After that, you can now grab the download_url as your very own!

meeting_dict = json.loads(response_obj)
download_url = meeting_dict['recording_files'][0]['download_url']
print(download_url)

One last shoutout to TriBloom and Caleb Spraul for helping me find this next single line of code that makes your download URL mutually intelligible to both the Zoom and AssemblyAI API's...

authorized_url = download_url + "?access_token=" + jwt_token_str

Submit the Audio File to AssemblyAI for Transcription

The code below uses the authorized_url variable to feed the Zoom Cloud Recording mp4 directly into AssemblyAI's speech recognition API.

endpoint = 'https://api.assemblyai.com/v2/transcript'

json = {
    'audio_url': authorized_url
}

heads = {
    'authorization': ASSEMBLY_AI_TOKEN,
    'content-type': 'application/json'
}

resp = requests.post(endpoint, json=json, headers=heads)
print(resp.json())

A successful response will look like so, displaying the "status" : "queued"

{
    # keep track of the id for later
    "id": "5551722-f677-48a6-9287-39c0aafd9ac1",
    # note that the status is currently "queued"
    "status": "queued",    
    "acoustic_model": "assemblyai_default",
    "audio_duration": null,
    "audio_url": "some/obscenely/long/zoom/api/url/",
    "confidence": null,
    "dual_channel": null,
    "format_text": true,
    "language_model": "assemblyai_default",
    "punctuate": true,
    "text": null,
    "utterances": null,
    "webhook_status_code": null,
    "webhook_url": null,
    "words": null
}

Get That Transcription You've Been Longing For!

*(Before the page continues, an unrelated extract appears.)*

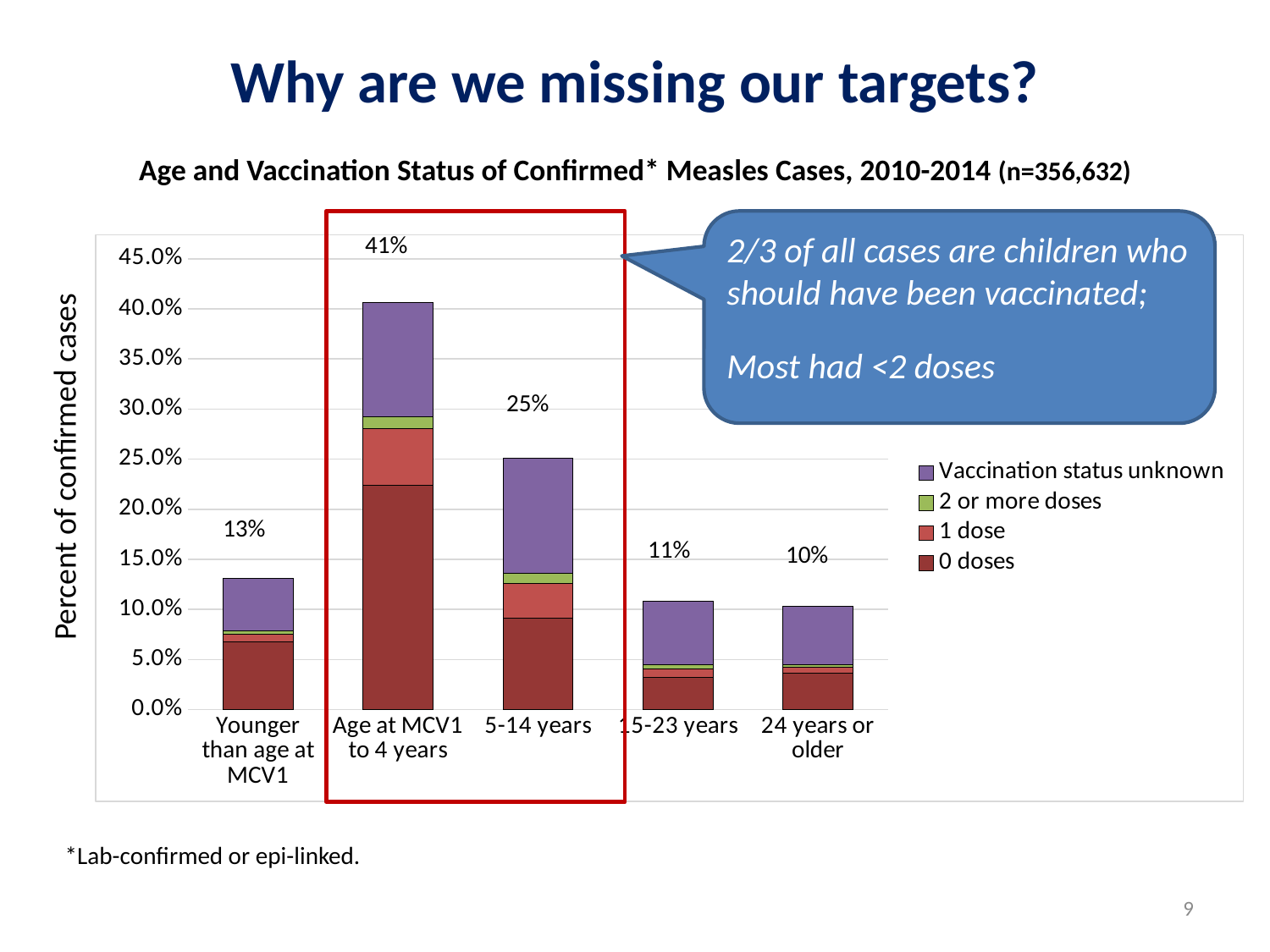
What is the difference between the total percentage for 'Age at MCV1 to 4 years' and '5-14 years'? 16% Which has a larger total percentage of confirmed cases: '15-23 years' or 'Younger than age at MCV1'? Younger than age at MCV1 What kind of chart is shown on the slide? Stacked bar chart How many age groups are shown on the x axis? 5 What is the total percentage of confirmed cases for the 'Age at MCV1 to 4 years' group? 41% Which age group has the highest total percentage of confirmed cases? Age at MCV1 to 4 years How many series does the legend list? 4 Is the '0 doses' value for the 'Age at MCV1 to 4 years' group greater or less than 20.0%? greater What is the total percentage of confirmed cases for the '5-14 years' group? 25% What is the label of the y axis? Percent of confirmed cases Which age group has the lowest total percentage of confirmed cases? 24 years or older What is the total percentage of confirmed cases for the 'Younger than age at MCV1' group? 13%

This code below will check the status of the transcription, and concatenates the transcription id resp.json()['id'] into the url for you, so it will run sequentially with the previous code.

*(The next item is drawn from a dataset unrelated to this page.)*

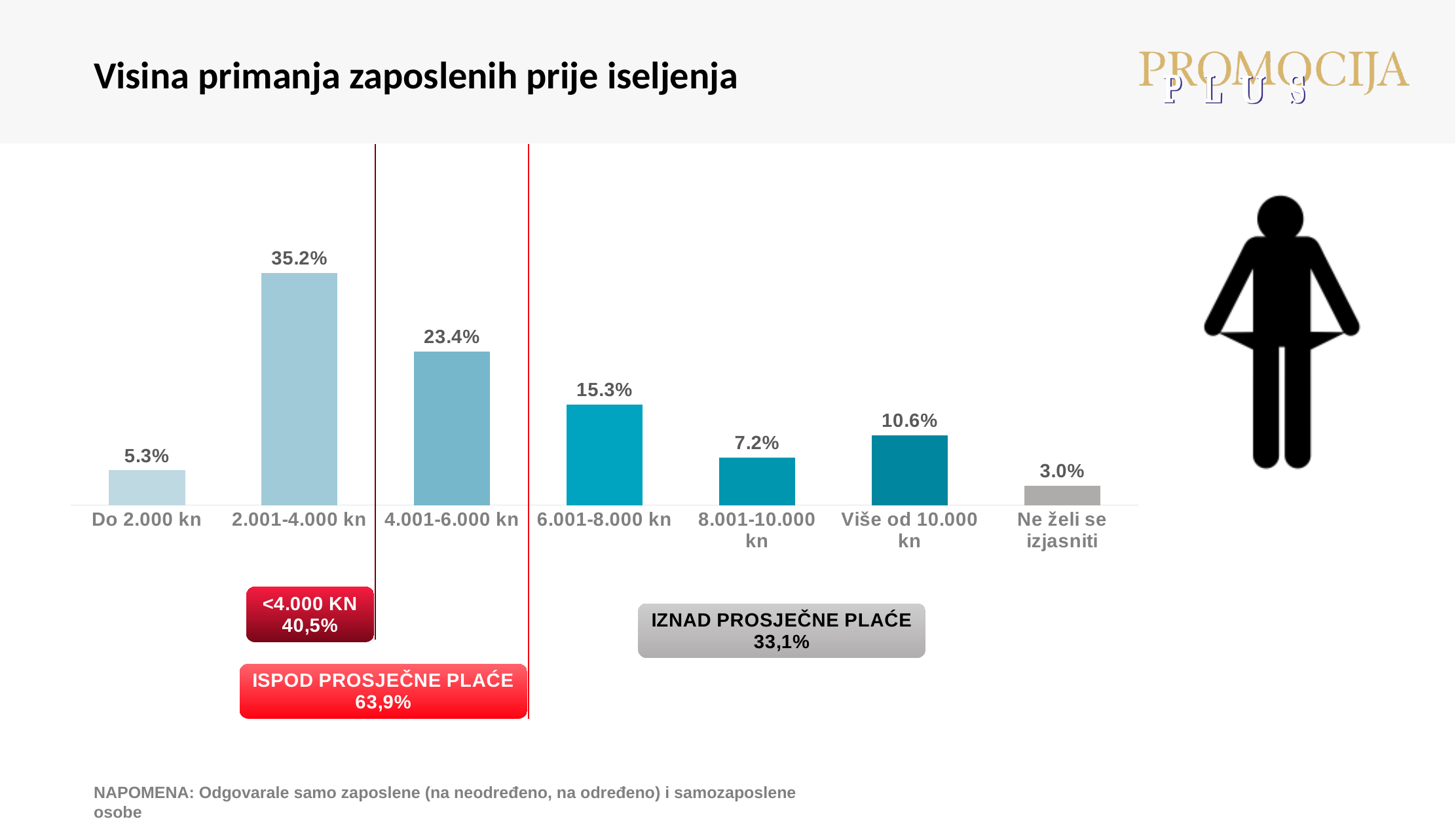
Which category has the highest value? 2.001-4.000 kn What kind of chart is shown on the slide? bar chart What is the value for the '2.001-4.000 kn' category? 35.2% Which is larger: the value for 'Više od 10.000 kn' or the value for '8.001-10.000 kn'? Više od 10.000 kn How many categories are shown on the x axis? 7 What is the difference between the values for '4.001-6.000 kn' and '6.001-8.000 kn'? 8.1% What is the title of the slide? Visina primanja zaposlenih prije iseljenja What is the difference between the values for 'Do 2.000 kn' and '2.001-4.000 kn'? 29.9% Which category has the lowest value? Ne želi se izjasniti What is the value for the '8.001-10.000 kn' category? 7.2% What percentage is shown in the 'ISPOD PROSJEČNE PLAĆE' box below the chart? 63,9% What is the value for the 'Ne želi se izjasniti' category? 3.0%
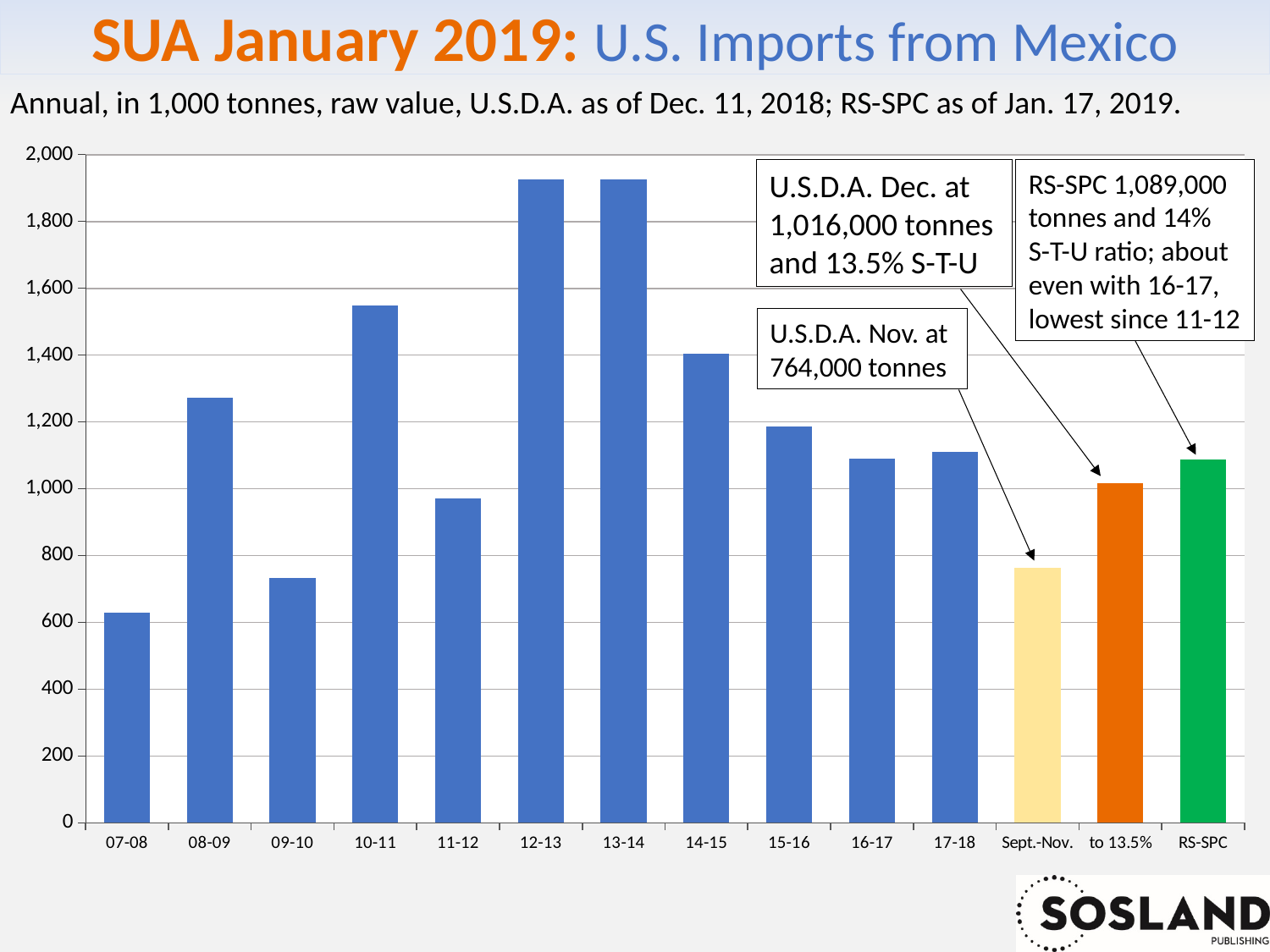
What is the difference between the RS-SPC value and the U.S.D.A. December value? 73,000 tonnes According to the callout, what is the RS-SPC value? 1,089,000 tonnes Is the value for 10-11 greater or less than 1,400? greater Is the value for 09-10 greater or less than 800? less Which year has the lowest value in the chart? 07-08 What is the difference between the U.S.D.A. December value and the U.S.D.A. November value? 252,000 tonnes What colour is the RS-SPC bar? green How many bars are plotted in the chart? 14 According to the callout, what is the U.S.D.A. November value for the Sept.-Nov. bar? 764,000 tonnes According to the callout, what is the U.S.D.A. December value for the 'to 13.5%' bar? 1,016,000 tonnes What type of chart is shown on the slide? bar chart Which is larger, the value for 10-11 or the value for 08-09? 10-11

status_point = 'https://api.assemblyai.com/v2/transcript/' + resp.json()['id']

status_header = {'authorization':ASSEMBLY_AI_TOKEN} 

status_check = requests.get(status_point, headers=status_header)

print(status_check.json())

Audio files take around 25% of their audio duration to complete, so a 10 minute audio file would complete within 2.5 minutes. You'll want to run this above code in a loop until the status key shows "completed".

import time

while status_check.json()['status'] in ['queued', 'processing']:
  status_check = requests.get(status_point, headers=status_header)
  time.sleep(5)
  continue

print(status_check.json()['status'])
print('\n', status_check.json()['text'])
print('\n', status_check.json())

Once the status is "completed", the second print statement print(status_check.json()['text']) will print out the actual transcription text. The third print statement prints out the entire API response, with a ton more metadata like the timing of when each word was spoken, the confidence for each word, and more! You can see a complete example of the API's response JSON on the AssemblyAI Docs here.

AND NOW you know how to transcribe Zoom recordings!